(cross-posting my question from stack over flow here, I hope that's ok :
http://stackoverflow.com/questions/12961873/whats-a-good-mongodb-shar...
)
I'm storing performance metrics in the following schema:
{
"_id" : ObjectId("5069d68700a2934015000000"),
"port_name" : "CL1-A",
"metric" : 340,
"port_number" : "0",
"datetime" : ISODate("2012-09-30T13:44:00Z"),
"array_serial" : "12345"
}
Each array has 128 ports, the port names are CL1-A, CL2-A, CL3-A etc.. the
names correspond to port_numbers 0, 1, 2, 3 etc.. and I'm storing minutely
data for each metric in 1 collection per metric. I'd like to be able to
shard the collections but I'm having trouble figuring out a proper shard
key, and figuring out a unique index strategy.

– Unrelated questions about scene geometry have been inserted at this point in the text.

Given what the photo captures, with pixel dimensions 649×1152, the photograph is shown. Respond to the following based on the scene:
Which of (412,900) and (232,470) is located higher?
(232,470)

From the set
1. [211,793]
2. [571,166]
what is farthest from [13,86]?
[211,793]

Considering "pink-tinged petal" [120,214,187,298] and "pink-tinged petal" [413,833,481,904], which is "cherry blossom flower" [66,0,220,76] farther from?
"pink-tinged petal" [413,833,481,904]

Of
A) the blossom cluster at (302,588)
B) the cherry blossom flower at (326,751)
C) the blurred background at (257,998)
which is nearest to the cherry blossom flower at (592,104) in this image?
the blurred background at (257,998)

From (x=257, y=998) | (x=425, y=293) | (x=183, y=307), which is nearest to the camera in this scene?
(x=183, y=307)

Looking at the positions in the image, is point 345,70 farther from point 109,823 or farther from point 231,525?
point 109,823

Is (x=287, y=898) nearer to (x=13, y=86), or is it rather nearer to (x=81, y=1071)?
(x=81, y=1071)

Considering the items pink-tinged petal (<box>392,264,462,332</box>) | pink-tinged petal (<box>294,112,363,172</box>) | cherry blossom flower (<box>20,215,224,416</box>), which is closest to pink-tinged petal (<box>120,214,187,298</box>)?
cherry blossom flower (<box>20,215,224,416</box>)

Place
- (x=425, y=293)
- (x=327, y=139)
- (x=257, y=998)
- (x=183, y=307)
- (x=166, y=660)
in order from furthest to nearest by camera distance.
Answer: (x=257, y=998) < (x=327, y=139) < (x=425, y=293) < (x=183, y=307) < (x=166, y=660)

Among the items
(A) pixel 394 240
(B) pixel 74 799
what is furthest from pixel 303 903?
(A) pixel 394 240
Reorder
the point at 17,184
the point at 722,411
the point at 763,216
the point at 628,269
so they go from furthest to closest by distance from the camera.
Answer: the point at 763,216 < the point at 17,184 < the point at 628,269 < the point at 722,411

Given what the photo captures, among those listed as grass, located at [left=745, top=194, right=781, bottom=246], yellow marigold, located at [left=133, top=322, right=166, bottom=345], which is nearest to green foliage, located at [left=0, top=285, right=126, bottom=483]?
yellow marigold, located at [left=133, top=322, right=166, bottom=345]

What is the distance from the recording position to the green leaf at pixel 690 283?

Am I correct in the knowledge that the only way to enforce a unique key on
a sharded system is on the shard key? If I want to ensure a unique key on
array_serial, port_name, datetime, is that going to be an ok shard key?
Will it provide enough cardinality while still allowing for query
localization, and manageable chunks?
Or should I shard only on port_name, that way the records are evenly spread
out across the cluster? If this is the shard key do I have to keep a proxy
collection like made up like this:
{
"_id" : ObjectId("5069d68700a2934015000000"),
"key" : "1234,CL-1A,<dateinmiliseconds>"
}
And only write to the sharded collection if a write to the above proxy
collection succeeds? That seems like a lot of extra overhead.
Sorry, this is all a bit new and confusing.